**Median**

- Another frequently used measure of center is the median.
- Essentially, the median of a data set is the number that divides the bottom 50% of the data from the top 50%.
- The median of a data set is the middle value in its ordered list.

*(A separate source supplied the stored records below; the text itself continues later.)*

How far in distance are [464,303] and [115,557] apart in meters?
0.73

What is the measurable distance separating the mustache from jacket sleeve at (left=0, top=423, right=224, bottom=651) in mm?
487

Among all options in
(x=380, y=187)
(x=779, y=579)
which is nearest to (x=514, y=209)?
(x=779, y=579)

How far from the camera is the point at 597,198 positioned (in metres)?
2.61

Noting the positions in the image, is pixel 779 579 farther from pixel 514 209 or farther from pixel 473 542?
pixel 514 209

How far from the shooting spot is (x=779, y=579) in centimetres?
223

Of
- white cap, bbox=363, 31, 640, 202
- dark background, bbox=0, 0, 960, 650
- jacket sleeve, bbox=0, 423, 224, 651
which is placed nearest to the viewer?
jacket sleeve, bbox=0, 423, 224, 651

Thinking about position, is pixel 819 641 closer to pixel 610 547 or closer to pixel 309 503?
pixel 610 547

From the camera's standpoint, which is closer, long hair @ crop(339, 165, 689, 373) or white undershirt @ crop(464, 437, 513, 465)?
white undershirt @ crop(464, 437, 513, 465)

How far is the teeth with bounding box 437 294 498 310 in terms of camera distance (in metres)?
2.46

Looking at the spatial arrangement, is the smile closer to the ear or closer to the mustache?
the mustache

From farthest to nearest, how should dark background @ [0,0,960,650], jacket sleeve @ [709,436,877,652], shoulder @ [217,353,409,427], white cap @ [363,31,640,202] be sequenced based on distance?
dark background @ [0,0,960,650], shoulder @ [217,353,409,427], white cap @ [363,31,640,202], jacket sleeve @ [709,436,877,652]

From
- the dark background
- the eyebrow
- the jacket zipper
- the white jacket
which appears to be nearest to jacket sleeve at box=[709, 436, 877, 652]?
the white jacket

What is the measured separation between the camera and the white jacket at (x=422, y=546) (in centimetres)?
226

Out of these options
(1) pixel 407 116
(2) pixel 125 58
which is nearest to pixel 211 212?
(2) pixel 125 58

**Steps to obtain median**

- Arrange the data in increasing order. Let n be the total number of observations in the dataset.
- If the number of observations is odd, then the median is the observation exactly in the middle of the ordered list, i.e. n+1 observation
- If the number of obsevations is even, then the median is the mean of the two middle observations in the ordered list, i.e. mean of n / 2 and n / 2 + 1 observation

**Example**

- 2, 12, 5, 7, 6, 7, 3
- Arrange the data in increasing order 2, 3, 5, 6, 7, 7, 12
- n = 7 odd, median is the n+1 / 2 = 8 / 2 = 4th observation, “6”.
- 2,105, 5, 7, 6, 7, 3
- Arrange the data in increasing order 2, 3, 5, 6, 7, 7, 105
- n = 7 odd, median is the n+1 / 2 = 8 / 2 = 4th observation,“6”.
- 2, 105, 5, 7, 6, 3
- Arrange the data in increasing order 2, 3, 5, 6, 7, 105
- n = 6 even, median is the average of n / 2 and n / 2 + 1 observation = 5+6 / 2 = 5.5.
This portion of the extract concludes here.